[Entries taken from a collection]
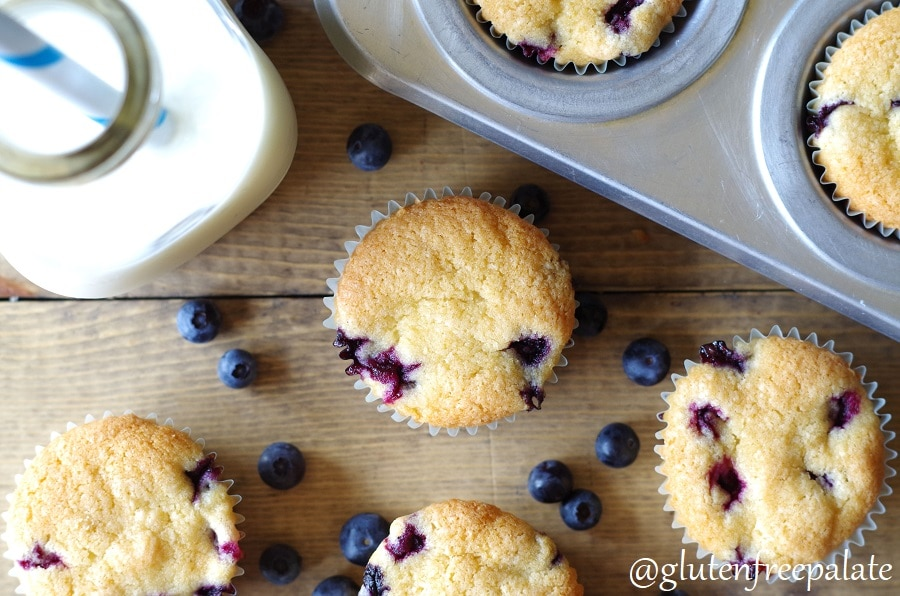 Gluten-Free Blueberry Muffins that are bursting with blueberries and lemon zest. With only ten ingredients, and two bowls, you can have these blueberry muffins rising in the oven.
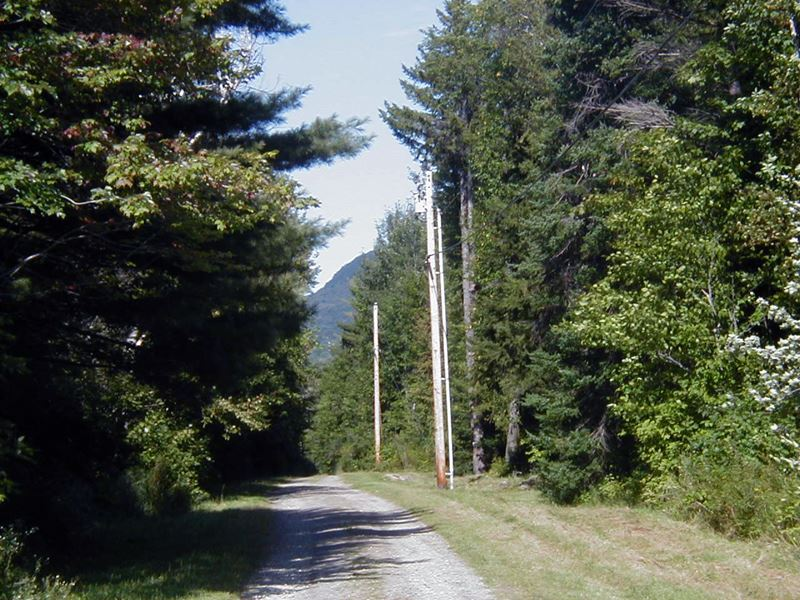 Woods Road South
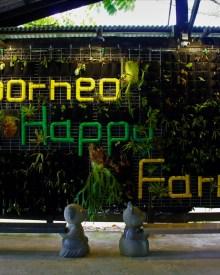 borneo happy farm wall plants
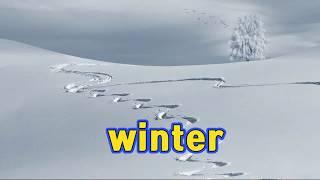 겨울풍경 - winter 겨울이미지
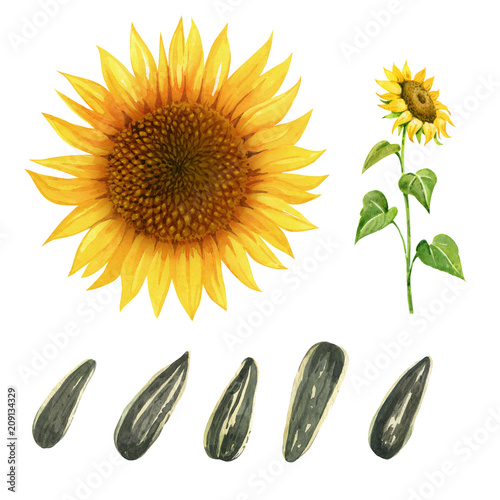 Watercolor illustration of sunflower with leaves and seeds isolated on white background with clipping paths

*What you should do*.
Starting at the line that contains "Woods Road South", please write out each line through the last line of the data, both ends included, and keep pictures out of the copy.

*Solved problem*.
 Woods Road South
 borneo happy farm wall plants
 겨울풍경 - winter 겨울이미지
 Watercolor illustration of sunflower with leaves and seeds isolated on white background with clipping paths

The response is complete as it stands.